A quick look at the latest drought-related headlines.

Despite recent rains, Texas is still parched
Ninety percent of the state remains in drought, and the precipitation has not done much to refill the state’s reservoirs, which remain at 64 percent capacity, according to the Wall Street Journal‘s Nathan Koppel and Daniel Gilbert.

Around a dozen towns could run out of water within the next 180 days, including Spicewood Beach, in Central Texas, which is already trucking in water at a price of $1,000 per day. The West Texas town of Robert Lee is taking a proactive step, building a $1.5 million pipeline to ferry water from Bronte. “That is survival water,” John Jacobs, the mayor of Robert Lee, told the Journal. “We have had everyone from high-school kids to retirees out there working on the pipeline.” And Groesbeck, near Waco, shelled out $50,000 to build a three-mile pipeline to draw water from a rock quarry.

The Drought Knows No Borders 
Another Wall Street Journal article contained a dispatch from Jean Guerrero on the drought’s impact in Mexico:

More than half of the national territory has fallen prey to the drought, with dried-up streams in northern states like Coahuila turning into cattle graves and some towns lying abandoned as people flee the drought.

In Coahuila, which is among the hardest hit Mexican states, “even cacti” have withered. (A slideshow packed with grim photos of cattle carcasses accompanies the piece.) 

“5 Ways to Find Water for a Thirsty Texas”

- - - -

**AIM OF THE EXERCISE:**
Copy the drought roundup above word for word, everything from "Around a dozen" down to "a rock quarry.".

**DATASET EXTRACT:**
- - - -

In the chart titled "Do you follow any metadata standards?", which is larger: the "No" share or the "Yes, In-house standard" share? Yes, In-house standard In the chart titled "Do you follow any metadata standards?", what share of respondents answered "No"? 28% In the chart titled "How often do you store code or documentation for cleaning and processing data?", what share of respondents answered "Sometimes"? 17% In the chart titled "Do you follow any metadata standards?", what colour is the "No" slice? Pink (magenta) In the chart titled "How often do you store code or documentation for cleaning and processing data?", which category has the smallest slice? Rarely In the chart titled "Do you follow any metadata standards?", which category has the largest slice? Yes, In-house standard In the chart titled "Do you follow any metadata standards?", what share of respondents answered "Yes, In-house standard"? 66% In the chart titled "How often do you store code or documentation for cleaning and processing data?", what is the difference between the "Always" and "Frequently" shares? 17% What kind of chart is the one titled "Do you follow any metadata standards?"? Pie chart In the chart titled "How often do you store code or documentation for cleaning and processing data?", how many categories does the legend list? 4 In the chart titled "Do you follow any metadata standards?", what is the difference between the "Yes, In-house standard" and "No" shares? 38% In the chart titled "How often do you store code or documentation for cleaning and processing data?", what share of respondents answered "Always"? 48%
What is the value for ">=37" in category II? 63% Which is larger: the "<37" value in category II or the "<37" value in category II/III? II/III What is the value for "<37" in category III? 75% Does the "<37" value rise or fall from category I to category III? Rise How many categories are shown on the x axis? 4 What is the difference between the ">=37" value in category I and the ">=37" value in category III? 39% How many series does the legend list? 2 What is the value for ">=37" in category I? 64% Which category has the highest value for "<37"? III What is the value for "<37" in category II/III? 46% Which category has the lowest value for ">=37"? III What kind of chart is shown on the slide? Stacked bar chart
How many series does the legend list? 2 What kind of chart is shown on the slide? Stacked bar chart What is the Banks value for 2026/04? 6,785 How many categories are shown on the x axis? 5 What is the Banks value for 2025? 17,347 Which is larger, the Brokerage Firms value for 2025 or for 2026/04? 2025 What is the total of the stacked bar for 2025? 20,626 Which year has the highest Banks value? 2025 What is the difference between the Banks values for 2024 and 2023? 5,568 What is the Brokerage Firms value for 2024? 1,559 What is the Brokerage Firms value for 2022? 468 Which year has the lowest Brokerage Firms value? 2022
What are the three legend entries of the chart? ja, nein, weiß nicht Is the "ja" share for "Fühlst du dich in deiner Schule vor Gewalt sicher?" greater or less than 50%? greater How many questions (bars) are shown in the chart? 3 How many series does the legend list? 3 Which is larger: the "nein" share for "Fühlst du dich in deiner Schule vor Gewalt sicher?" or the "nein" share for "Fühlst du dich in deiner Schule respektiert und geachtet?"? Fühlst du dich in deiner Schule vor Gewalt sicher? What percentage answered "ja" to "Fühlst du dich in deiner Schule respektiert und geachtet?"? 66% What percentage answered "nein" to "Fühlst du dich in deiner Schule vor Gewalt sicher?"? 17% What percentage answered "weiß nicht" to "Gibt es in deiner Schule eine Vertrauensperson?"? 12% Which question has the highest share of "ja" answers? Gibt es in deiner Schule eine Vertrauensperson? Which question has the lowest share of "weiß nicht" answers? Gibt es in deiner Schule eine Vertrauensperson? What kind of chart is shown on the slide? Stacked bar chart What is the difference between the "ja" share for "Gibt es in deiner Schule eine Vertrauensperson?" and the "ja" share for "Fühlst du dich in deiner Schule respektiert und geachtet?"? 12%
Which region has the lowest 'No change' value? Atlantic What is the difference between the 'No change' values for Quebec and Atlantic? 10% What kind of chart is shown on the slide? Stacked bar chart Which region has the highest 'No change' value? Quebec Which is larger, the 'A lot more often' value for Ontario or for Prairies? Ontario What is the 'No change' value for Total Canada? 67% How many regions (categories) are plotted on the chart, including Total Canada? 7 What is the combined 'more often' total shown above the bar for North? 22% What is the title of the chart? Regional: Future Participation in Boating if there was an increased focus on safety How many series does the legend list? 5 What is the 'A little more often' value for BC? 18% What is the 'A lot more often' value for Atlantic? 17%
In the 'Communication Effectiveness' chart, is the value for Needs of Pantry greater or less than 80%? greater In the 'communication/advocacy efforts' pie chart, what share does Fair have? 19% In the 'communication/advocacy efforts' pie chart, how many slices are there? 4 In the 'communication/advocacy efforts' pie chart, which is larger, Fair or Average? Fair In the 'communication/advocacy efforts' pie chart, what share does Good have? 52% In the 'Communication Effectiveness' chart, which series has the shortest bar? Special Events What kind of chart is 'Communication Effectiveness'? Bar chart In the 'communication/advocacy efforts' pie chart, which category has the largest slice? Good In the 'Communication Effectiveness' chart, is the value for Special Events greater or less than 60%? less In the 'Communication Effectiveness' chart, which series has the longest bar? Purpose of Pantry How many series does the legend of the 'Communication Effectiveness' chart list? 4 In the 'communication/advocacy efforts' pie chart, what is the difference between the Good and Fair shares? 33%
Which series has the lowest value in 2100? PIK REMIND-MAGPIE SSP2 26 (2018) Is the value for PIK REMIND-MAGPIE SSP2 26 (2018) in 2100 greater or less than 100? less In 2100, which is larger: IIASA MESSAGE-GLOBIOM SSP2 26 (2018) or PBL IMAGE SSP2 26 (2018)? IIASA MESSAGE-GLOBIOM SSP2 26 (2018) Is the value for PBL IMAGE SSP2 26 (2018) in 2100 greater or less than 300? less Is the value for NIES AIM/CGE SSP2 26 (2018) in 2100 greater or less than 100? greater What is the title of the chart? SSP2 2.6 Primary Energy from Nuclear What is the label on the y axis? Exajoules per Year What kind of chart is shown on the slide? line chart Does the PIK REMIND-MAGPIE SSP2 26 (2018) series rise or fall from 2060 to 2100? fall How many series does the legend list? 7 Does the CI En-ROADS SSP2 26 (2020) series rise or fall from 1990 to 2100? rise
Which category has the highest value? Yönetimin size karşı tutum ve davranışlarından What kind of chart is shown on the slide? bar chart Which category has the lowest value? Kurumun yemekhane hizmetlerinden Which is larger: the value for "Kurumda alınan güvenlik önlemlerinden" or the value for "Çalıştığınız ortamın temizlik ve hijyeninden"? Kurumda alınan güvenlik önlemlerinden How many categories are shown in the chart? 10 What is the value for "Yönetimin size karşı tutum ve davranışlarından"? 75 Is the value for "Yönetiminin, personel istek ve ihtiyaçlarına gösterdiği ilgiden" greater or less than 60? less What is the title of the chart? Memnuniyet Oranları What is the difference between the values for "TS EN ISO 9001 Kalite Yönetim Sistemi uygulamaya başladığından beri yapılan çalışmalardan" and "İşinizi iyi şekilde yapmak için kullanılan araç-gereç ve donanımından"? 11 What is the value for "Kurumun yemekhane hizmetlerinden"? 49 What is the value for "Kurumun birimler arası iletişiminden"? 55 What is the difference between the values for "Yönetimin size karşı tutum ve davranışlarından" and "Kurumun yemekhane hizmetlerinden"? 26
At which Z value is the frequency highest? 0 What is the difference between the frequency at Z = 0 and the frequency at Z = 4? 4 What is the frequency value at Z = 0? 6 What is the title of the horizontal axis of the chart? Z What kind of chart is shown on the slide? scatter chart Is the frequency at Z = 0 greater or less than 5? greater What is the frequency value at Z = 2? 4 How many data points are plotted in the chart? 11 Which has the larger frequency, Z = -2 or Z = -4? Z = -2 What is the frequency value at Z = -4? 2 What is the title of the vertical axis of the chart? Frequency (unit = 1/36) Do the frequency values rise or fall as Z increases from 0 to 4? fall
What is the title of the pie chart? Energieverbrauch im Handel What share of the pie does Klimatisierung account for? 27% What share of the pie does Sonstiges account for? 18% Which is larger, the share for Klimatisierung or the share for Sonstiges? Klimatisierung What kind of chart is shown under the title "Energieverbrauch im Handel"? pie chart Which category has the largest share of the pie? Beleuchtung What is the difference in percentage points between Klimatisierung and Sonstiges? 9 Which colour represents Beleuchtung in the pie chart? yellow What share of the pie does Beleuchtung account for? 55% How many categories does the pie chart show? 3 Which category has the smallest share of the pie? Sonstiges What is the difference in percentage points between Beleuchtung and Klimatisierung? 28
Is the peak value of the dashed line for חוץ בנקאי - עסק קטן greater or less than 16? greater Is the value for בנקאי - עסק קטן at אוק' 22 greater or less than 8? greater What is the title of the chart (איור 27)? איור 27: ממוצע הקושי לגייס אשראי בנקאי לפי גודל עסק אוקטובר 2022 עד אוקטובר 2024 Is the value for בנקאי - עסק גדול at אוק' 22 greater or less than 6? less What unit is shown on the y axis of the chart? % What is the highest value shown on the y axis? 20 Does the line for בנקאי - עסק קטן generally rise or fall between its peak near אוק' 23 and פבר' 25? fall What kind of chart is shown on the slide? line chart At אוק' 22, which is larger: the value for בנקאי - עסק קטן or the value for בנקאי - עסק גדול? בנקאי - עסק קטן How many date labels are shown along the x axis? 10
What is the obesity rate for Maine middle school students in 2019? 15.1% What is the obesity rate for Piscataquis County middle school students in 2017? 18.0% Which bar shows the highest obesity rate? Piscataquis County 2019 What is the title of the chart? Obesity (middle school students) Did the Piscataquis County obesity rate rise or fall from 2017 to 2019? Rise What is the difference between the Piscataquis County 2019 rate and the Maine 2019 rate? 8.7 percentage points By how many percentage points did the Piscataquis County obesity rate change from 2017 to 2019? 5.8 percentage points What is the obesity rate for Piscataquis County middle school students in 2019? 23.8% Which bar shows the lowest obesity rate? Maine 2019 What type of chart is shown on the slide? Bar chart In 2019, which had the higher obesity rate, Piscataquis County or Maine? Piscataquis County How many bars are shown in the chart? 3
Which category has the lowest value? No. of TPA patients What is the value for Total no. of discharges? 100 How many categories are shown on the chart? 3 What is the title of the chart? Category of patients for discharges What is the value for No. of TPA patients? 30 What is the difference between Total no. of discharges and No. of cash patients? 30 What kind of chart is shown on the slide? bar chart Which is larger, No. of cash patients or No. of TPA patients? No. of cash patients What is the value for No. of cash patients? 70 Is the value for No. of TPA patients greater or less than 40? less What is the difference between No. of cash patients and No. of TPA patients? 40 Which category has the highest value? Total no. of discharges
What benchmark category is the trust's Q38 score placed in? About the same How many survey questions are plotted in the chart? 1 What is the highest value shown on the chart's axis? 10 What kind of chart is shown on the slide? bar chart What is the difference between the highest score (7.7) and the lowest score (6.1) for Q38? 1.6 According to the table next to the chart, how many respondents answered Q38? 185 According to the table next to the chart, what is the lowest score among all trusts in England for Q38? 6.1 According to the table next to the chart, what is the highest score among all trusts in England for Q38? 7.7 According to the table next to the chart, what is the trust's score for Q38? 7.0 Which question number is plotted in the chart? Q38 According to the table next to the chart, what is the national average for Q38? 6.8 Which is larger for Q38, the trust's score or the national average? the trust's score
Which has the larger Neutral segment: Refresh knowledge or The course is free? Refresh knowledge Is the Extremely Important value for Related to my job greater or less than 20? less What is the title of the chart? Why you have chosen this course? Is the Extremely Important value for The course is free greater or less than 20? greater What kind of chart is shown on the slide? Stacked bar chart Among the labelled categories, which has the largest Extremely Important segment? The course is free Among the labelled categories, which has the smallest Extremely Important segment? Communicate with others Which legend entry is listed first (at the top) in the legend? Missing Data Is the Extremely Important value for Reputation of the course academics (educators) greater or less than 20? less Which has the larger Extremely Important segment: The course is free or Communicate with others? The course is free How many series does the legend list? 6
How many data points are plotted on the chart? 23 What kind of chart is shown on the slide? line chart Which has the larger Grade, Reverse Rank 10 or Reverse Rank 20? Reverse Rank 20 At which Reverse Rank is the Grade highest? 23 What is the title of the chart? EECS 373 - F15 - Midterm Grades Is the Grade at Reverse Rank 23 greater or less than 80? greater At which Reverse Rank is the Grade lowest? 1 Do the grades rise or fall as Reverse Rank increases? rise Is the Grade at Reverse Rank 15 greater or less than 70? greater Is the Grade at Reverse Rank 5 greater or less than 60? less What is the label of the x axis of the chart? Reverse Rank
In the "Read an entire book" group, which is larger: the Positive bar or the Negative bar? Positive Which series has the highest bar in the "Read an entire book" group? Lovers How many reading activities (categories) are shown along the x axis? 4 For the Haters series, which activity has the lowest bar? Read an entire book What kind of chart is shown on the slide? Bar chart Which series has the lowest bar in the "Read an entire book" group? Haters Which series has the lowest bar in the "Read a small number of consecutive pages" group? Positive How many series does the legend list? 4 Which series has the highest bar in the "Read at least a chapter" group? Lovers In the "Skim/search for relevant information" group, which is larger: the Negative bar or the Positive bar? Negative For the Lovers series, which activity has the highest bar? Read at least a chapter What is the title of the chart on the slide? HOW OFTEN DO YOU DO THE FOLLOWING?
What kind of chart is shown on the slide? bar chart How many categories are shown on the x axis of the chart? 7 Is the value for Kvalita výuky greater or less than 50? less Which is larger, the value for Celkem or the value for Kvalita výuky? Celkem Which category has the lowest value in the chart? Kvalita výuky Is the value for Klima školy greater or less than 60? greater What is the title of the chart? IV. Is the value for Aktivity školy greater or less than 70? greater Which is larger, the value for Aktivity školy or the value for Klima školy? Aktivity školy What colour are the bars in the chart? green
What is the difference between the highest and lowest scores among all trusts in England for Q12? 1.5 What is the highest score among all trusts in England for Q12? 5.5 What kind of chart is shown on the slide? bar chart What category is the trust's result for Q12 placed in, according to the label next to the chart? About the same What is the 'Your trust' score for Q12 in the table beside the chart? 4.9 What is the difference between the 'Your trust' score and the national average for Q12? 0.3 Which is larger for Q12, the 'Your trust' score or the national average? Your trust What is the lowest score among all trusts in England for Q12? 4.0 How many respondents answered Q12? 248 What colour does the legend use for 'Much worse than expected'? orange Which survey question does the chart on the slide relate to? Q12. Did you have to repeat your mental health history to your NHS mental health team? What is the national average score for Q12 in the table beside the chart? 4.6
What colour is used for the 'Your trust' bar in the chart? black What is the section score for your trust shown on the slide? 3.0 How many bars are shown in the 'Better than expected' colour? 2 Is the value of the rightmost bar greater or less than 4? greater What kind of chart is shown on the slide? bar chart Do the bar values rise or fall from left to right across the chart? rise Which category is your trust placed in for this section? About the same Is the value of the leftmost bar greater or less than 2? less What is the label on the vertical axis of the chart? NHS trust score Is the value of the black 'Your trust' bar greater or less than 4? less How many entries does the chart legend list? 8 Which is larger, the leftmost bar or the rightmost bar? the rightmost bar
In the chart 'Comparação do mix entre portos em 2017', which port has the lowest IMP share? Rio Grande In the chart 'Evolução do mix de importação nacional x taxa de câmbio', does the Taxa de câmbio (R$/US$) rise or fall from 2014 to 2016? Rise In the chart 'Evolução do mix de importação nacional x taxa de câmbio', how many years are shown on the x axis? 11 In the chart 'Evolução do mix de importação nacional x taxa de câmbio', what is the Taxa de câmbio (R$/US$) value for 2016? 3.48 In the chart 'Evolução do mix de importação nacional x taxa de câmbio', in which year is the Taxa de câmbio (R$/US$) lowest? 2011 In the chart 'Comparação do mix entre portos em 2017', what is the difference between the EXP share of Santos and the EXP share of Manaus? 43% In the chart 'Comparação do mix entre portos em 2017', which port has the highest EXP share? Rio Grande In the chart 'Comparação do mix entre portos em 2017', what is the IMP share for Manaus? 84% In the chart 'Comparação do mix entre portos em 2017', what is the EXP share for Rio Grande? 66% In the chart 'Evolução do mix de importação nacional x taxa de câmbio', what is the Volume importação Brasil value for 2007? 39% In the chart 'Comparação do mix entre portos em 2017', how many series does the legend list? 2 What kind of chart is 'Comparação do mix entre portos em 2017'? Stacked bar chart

- - - -

**EXERCISE RESULT:**
Around a dozen towns could run out of water within the next 180 days, including Spicewood Beach, in Central Texas, which is already trucking in water at a price of $1,000 per day. The West Texas town of Robert Lee is taking a proactive step, building a $1.5 million pipeline to ferry water from Bronte. “That is survival water,” John Jacobs, the mayor of Robert Lee, told the Journal. “We have had everyone from high-school kids to retirees out there working on the pipeline.” And Groesbeck, near Waco, shelled out $50,000 to build a three-mile pipeline to draw water from a rock quarry.